Une autre théorie attribue le resserrement à une simple question mathématique. Disons que 10% des supporters de chaque candidat décident de changer de camp dans les dernières semaines de la campagne. Le même pourcentage chez le candidat qui est parti avec plus de soutiens représente mathématiquement un exode plus large, ce qui conduit à resserrer la bataille. De même, si les électeurs indécis se partagent à part égale dans les derniers jours entre les deux camps, ils vont, en proportion, représenter un plus large soutien pour le candidat en retard dans les sondages – là encore l'écart se resserre. Mais peu d'analystes croient que l'on peut expliquer ainsi l'intégralité du rapprochement observé.

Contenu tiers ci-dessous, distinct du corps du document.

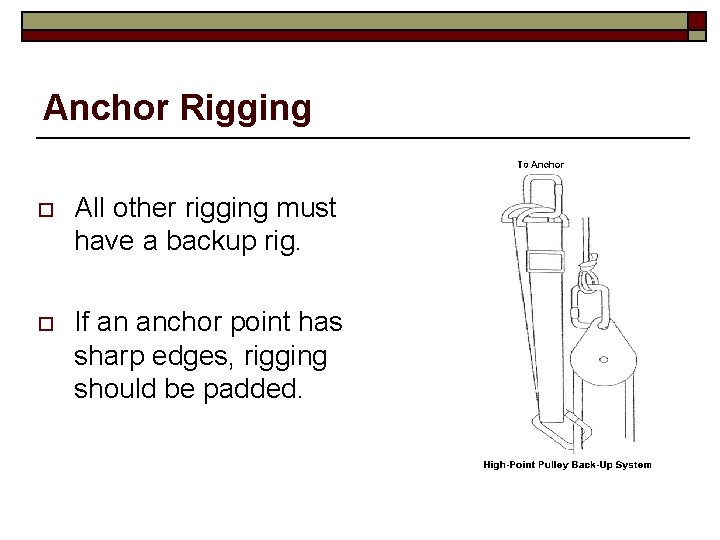 Anchor Rigging

All other rigging must have a backup rig.

If an anchor point has sharp edges, rigging should be padded.

To Anchor

High-Point Pulley Back-Up System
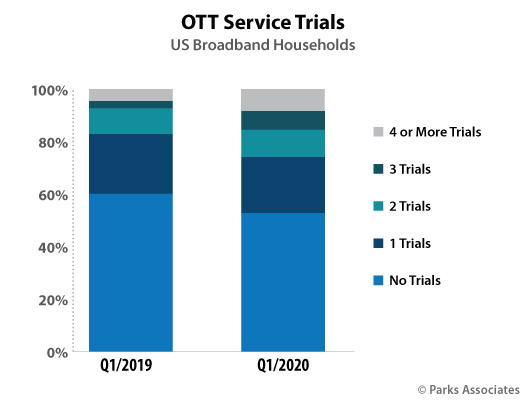 OTT Service Trials
US Broadband Households

100%
80%
60%
40%
20%
0%

Q1/2019
Q1/2020

4 or More Trials
3 Trials
2 Trials
1 Trials
No Trials

© Parks Associates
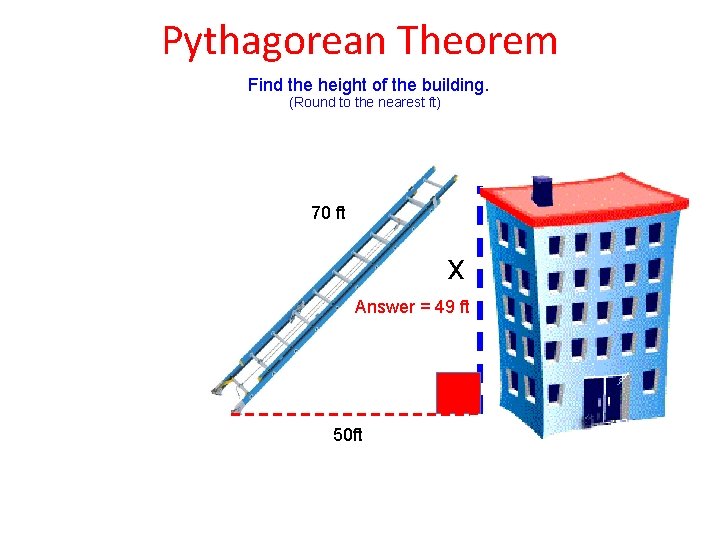 Pythagorean Theorem

Find the height of the building.
(Round to the nearest ft)

70 ft

X

Answer = 49 ft

50ft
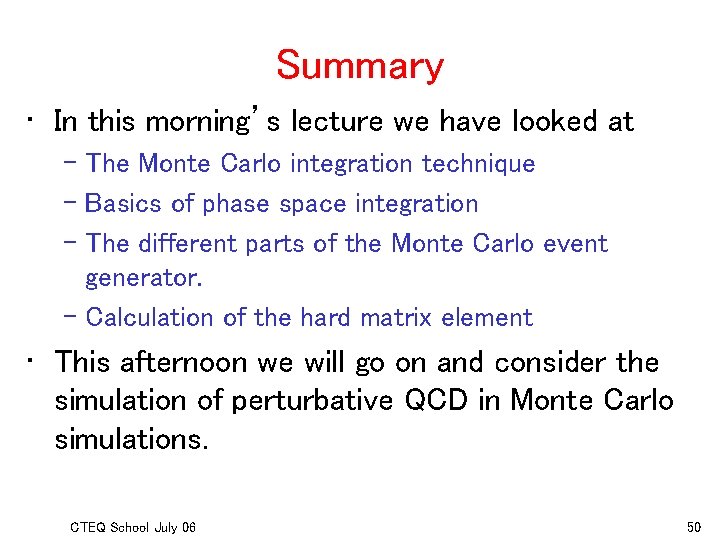 Summary

• In this morning's lecture we have looked at
  – The Monte Carlo integration technique
  – Basics of phase space integration
  – The different parts of the Monte Carlo event generator.
  – Calculation of the hard matrix element

• This afternoon we will go on and consider the simulation of perturbative QCD in Monte Carlo simulations.

CTEQ School July 06

50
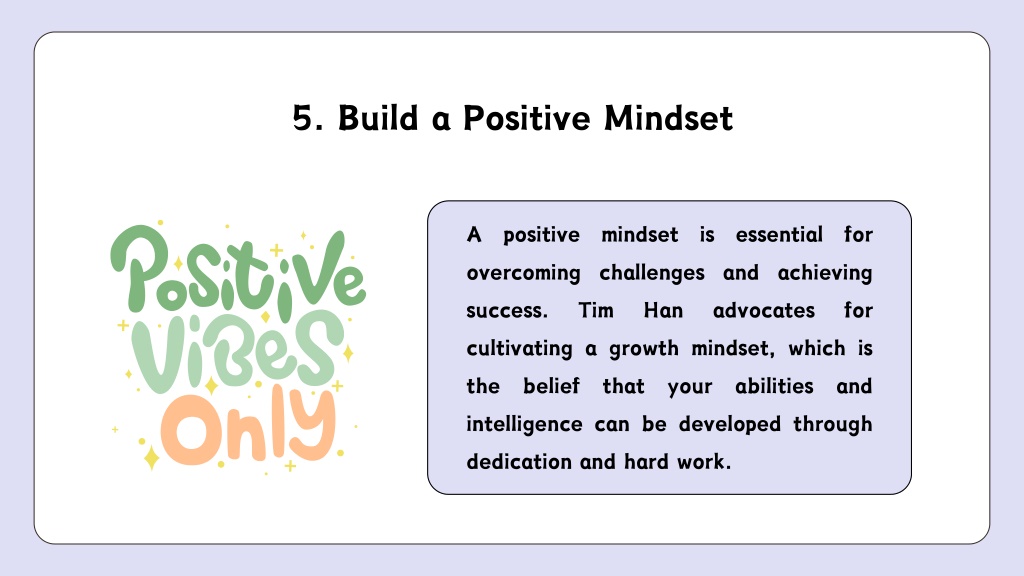 5. Build a Positive Mindset

Positive Vibes Only

A positive mindset is essential for overcoming challenges and achieving success. Tim Han advocates for cultivating a growth mindset, which is the belief that your abilities and intelligence can be developed through dedication and hard work.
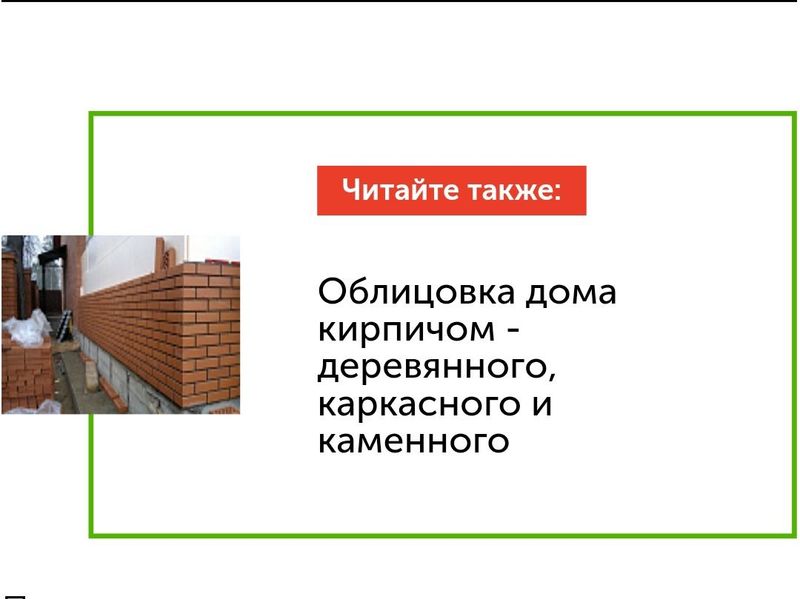 Читайте также:

Облицовка дома кирпичом - деревянного, каркасного и каменного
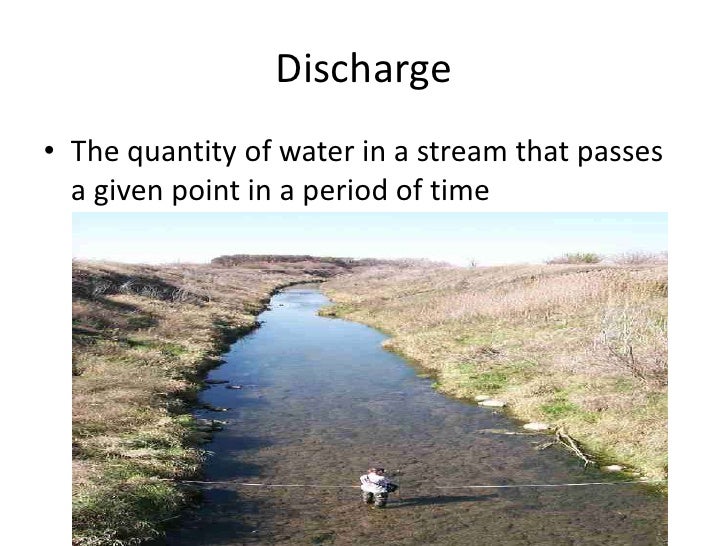 Discharge

• The quantity of water in a stream that passes a given point in a period of time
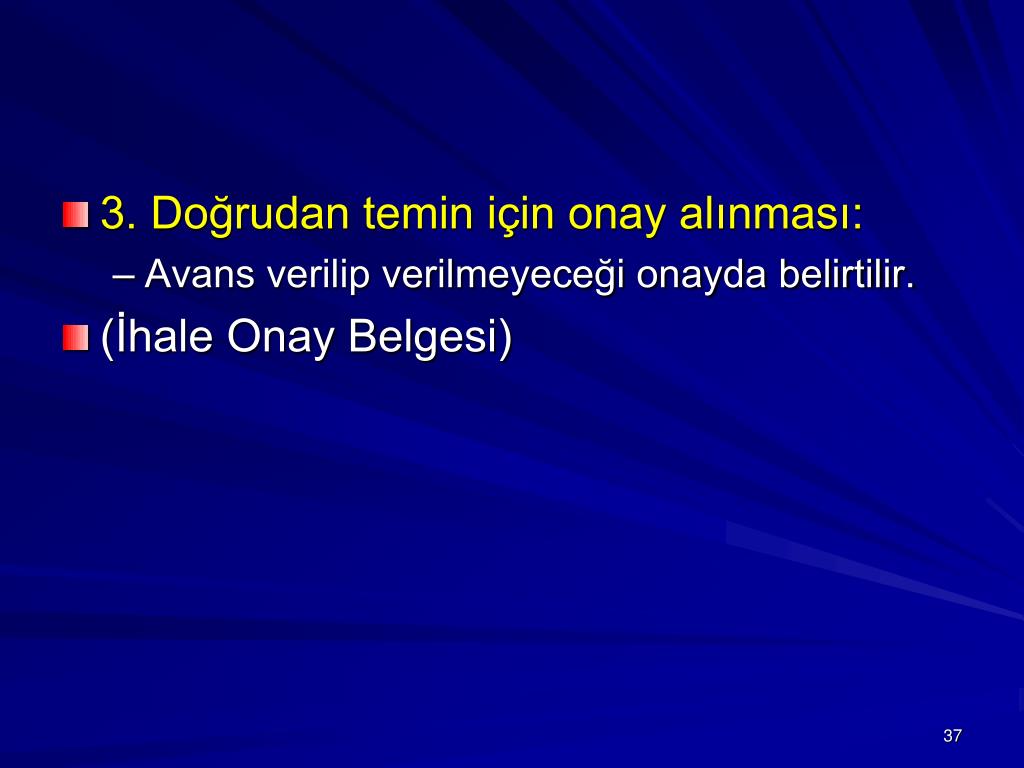 3. Doğrudan temin için onay alınması:

– Avans verilip verilmeyeceği onayda belirtilir.

(İhale Onay Belgesi)

37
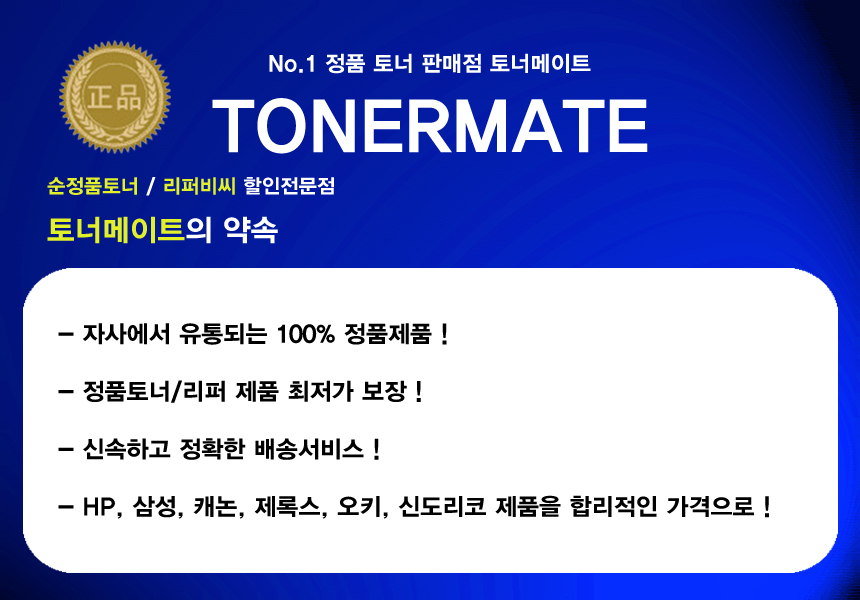 正品

No.1 정품 토너 판매점 토너메이트

TONERMATE

순정품토너 / 리퍼비씨 할인전문점

토너메이트의 약속

– 자사에서 유통되는 100% 정품제품 !

– 정품토너/리퍼 제품 최저가 보장 !

– 신속하고 정확한 배송서비스 !

– HP, 삼성, 캐논, 제록스, 오키, 신도리코 제품을 합리적인 가격으로 !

Autre phénomène, lié: le dernier sondage, en général, surestime l'écart final entre les deux candidats. De 1944 à 2000, les derniers sondages prévoyaient en moyenne un écart de 2,2% supérieur au véritable écart du vote national. Comme il y a très peu de temps entre le dernier sondage et le vote, ce phénomène ne peut certainement pas s'expliquer par un changement d'avis des électeurs. Beaucoup pensent plutôt que les électeurs hésitent à dire au sondeur qu'ils soutiennent le candidat perdant – une tendance connue sous le nom de «spirale du silence».